Basically, everyone in this thread is right.

\- Local dealerships were originally founded because in the 1920s, cars were
big/expensive and hard to move around the country. Cars needed a lot of
repairs, so local dealers to service them made sense.

\- During the Great Depression, car manufacturers continued to make cars
despite no one buying them. So they forced dealerships to purchase cars, or
else get banned from selling their brand ever again (effectively terminating
the business, obviously bad if you have loans and other capital investments).
This was before overseas competition from Japanese/Korean manufacturers
existed, so losing your contract to Ford meant you were pretty sunk.

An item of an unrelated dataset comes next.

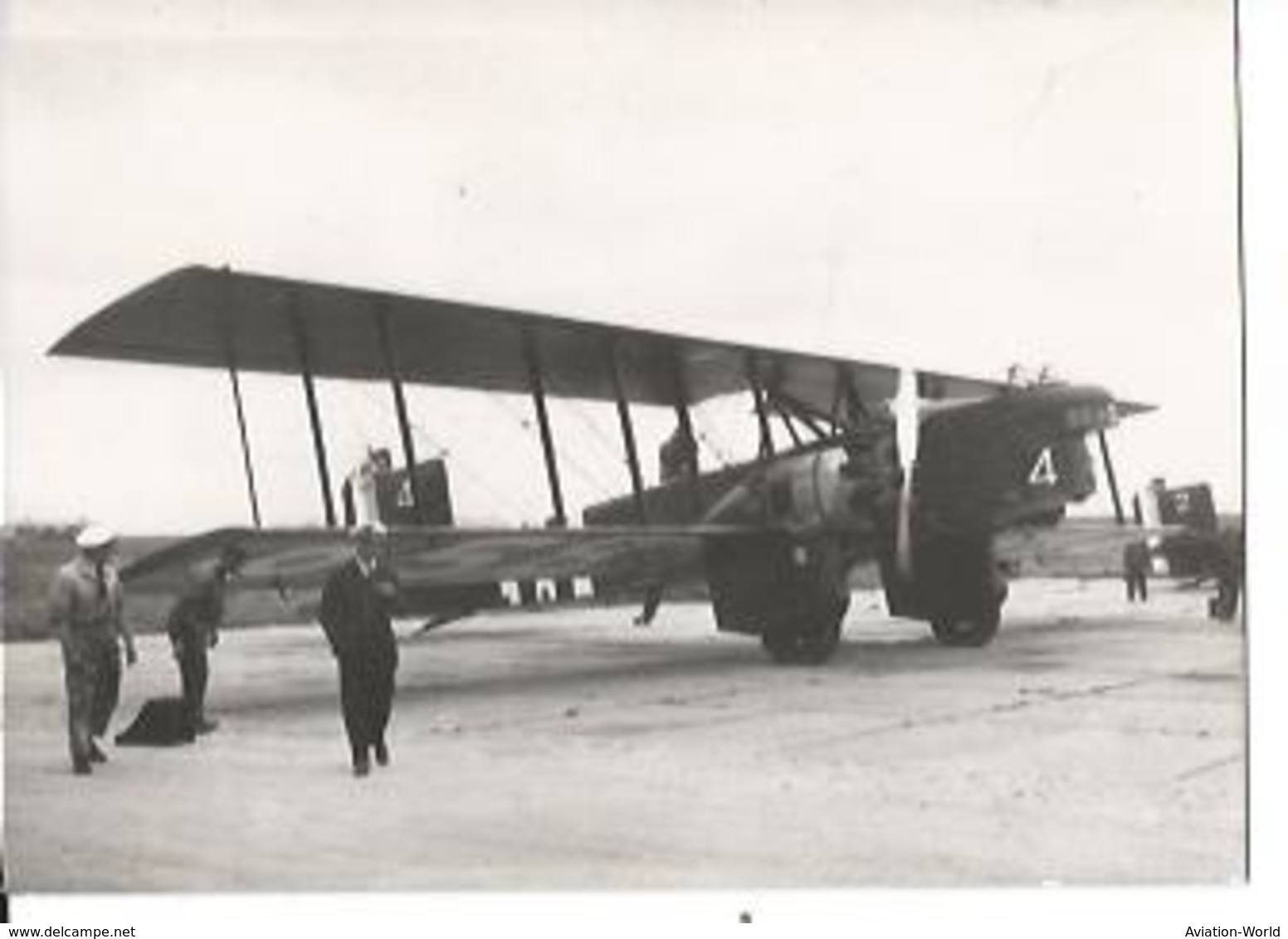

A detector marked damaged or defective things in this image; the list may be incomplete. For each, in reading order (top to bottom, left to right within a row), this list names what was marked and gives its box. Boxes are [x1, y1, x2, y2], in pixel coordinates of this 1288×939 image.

cracked concrete ground [2, 574, 1247, 891]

\- Dealerships fought back by getting legislation passed to protect them
legally, slowly granting more power to the dealerships over time. Now the
balance of power is far, far on the side of dealers - manufacturers cannot
shut down dealerships, cannot control who runs them, must provide cars to
dealers even if they are in poorly profitable areas, cannot tell the dealers
what to sell, no real way to incentive dealers to not be "car salesmen"
assholes, etc etc.

------
mikestew
The link takes me to a paywall. The non-paywall version is:
[http://stream.wsj.com/story/latest-
headlines/SS-2-63399/SS-2...](http://stream.wsj.com/story/latest-
headlines/SS-2-63399/SS-2-255429/)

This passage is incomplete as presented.